Let's consider a set of numbers that one knows to high precision, and one knows or has a strong suspicion that `exact versions of these numbers' (see below) belong to a real extension of $\mathbb{Q}$. Is there an algorithm that allows one to find the rational coefficients? Even having a slow algorithm that is better than a brute force search would be interesting. Or is it known that this is not possible in general?
To be concrete, let us consider the extension $$ E = \mathbb{Q} (\cos(\pi/21), \cos(5\pi/21), \cos(11\pi/21), \cos(13\pi/21), \cos(17\pi/21), \cos(19\pi/21)) \ , $$ (note that $$\cos(\pi/21)+\cos(5\pi/21)+\cos(11\pi/21)+\cos(13\pi/21)+\cos(17\pi/21)+\cos(19\pi/21) = -\frac{1}{2} \ ,$$ so only six coefficients are required).
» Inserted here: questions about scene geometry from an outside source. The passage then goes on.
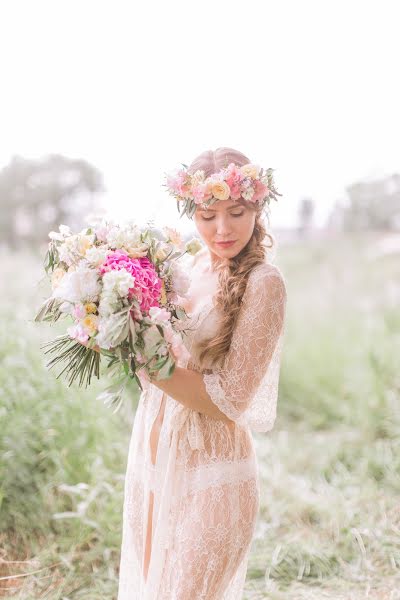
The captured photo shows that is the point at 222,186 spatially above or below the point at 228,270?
above

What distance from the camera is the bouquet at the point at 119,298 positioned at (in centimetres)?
156

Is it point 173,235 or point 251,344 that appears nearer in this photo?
point 251,344

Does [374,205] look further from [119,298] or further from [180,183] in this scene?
[119,298]

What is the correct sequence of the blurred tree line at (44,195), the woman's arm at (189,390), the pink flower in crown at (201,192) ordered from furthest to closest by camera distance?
the blurred tree line at (44,195), the pink flower in crown at (201,192), the woman's arm at (189,390)

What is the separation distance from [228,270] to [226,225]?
140mm

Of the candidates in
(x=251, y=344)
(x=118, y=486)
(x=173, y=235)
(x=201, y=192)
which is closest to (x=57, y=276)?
(x=173, y=235)

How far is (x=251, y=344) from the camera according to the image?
1726 millimetres

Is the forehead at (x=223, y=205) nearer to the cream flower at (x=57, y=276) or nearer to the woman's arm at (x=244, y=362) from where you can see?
the woman's arm at (x=244, y=362)

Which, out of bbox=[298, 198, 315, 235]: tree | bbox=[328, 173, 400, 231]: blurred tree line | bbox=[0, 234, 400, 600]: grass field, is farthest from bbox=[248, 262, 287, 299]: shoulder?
bbox=[328, 173, 400, 231]: blurred tree line

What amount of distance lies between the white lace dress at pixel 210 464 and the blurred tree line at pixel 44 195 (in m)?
3.22

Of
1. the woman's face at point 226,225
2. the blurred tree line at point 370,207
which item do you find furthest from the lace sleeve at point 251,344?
the blurred tree line at point 370,207

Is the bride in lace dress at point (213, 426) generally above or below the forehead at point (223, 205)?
below

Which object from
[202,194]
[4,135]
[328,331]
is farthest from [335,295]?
[202,194]

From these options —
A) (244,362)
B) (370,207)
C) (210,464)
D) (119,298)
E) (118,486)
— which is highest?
(370,207)
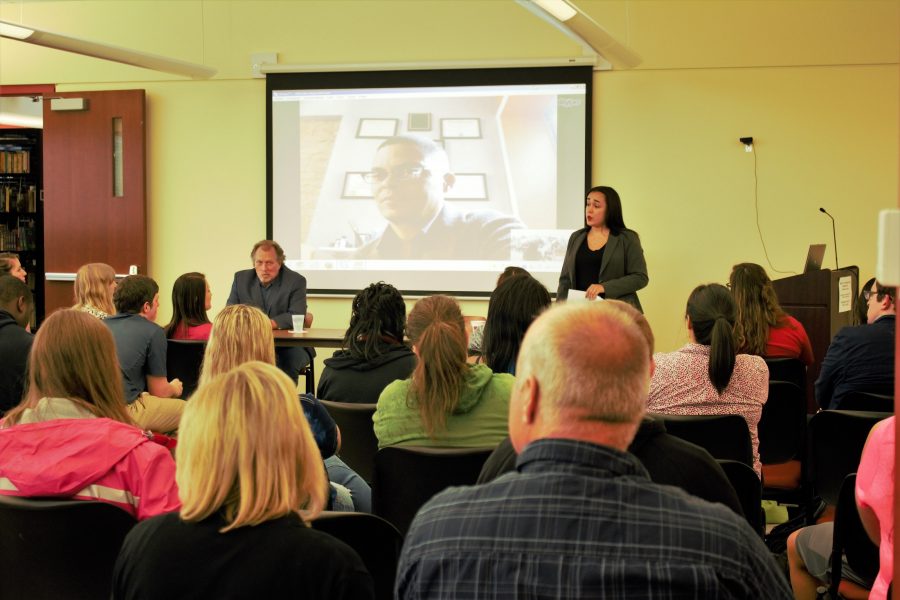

I know that the set of numbers I obtained numerically can be written in terms of the extension above. They are in fact the squares of $F$-symbols, satisfying the pentagon equations. By a brute-force search for coefficients with small denominators, one can identify some of the numbers. The ones found can then be used to find the others, by making use of the pentagon equations. However, for many of the numbers, both the numerators and denominators of the coefficients become large (up to 10^13 in the given example, so one needs the numbers to high precision to start with), and the procedure is very cumbersome. In more complicated situations, my brute force approach is not powerful enough, which is why I'm asking if a more sophisticated method/algorithm exists.
So more precisely, the question would be if there is an algorithm that finds an element $e \in E$, where $E$ is a real extension of $\mathbb{Q}$, such that $| e - r | < \epsilon$, for a given $r \in \mathbb{R}$ and precision $\epsilon$.